AUFGABE -
Prüfe anhand des Textes über The Tiger Lillies, ob die folgenden Aussagen zutreffen. Antworte jeweils mit Ja oder Nein und zitiere die entscheidenden Worte des Textes wörtlich.
1. Die Band stammt aus London.
2. Bekannt wurde die Band durch eine Struwwelpeter-Interpretation bei den Salzburger Festspielen.
3. Die Arrangements der Band werden vor allem von Akkordeon und Bass-Schlagzeug-Begleitung dominiert.

LESETEXT -
---*---
Foto: REUTERS/Ints Kalnins

Wien - Martyn Jacques und seine Kollegen von The Tiger Lillies aus London wurden hierzulande vor gefühlten zehn Jahren und gut 20 Alben dadurch bekannt, dass sie im Rahmen der Wiener Festwochen einst den Struwwelpeter als eine schattseitige Sideshow im Stile eines Varietétheaters des 19. Jahrhunderts interpretierten. Mit gemeingefährlicher Falsettstimme und Arrangements, die seither vor allem von Akkordeon und Bass-Schlagzeug-Begleitung dominiert werden, haben sich die Musiker aus dem Umfeld der Postpunk-Legende Siouxie and the Banshees seitdem darauf spezialisiert, vor allem den lichtabgewandten Seiten des Entertainments kleinkünstlerisch Hochwertiges abzuringen.
---*---
GEGEBENES MATERIAL -
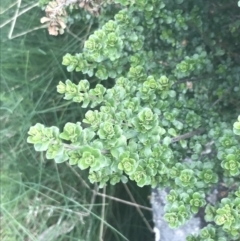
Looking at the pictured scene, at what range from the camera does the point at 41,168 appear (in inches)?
---*---
LÖSUNG -
1. Ja: „The Tiger Lillies aus London“
2. Nein: „im Rahmen der Wiener Festwochen“
3. Ja: „die seither vor allem von Akkordeon und Bass-Schlagzeug-Begleitung dominiert werden“